:: What the exercise asks ::
Reproduce all of the items below with every occurrence of "metal bollard" changed to "steel post", keeping everything else identical. Omit the pictures from your answer.

:: Material ::
============================================================
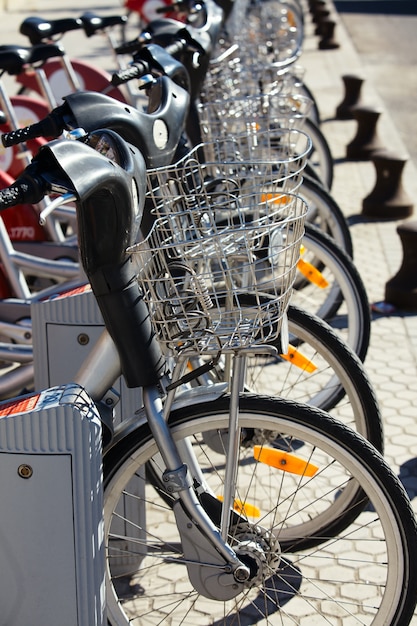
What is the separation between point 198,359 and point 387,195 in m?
4.05

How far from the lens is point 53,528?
2.36 meters

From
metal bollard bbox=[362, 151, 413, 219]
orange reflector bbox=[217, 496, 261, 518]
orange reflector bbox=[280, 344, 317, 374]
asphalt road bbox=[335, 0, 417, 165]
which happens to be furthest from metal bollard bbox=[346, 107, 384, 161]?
orange reflector bbox=[217, 496, 261, 518]

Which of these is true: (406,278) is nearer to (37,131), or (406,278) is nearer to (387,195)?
(387,195)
============================================================
:: The result ::
What is the separation between point 198,359 and point 387,195 in m?
4.05

How far from the lens is point 53,528?
2.36 meters

From
steel post bbox=[362, 151, 413, 219]
orange reflector bbox=[217, 496, 261, 518]
orange reflector bbox=[280, 344, 317, 374]
asphalt road bbox=[335, 0, 417, 165]
which happens to be furthest from steel post bbox=[346, 107, 384, 161]?
orange reflector bbox=[217, 496, 261, 518]

Which of these is true: (406,278) is nearer to (37,131), or (406,278) is nearer to (387,195)?
(387,195)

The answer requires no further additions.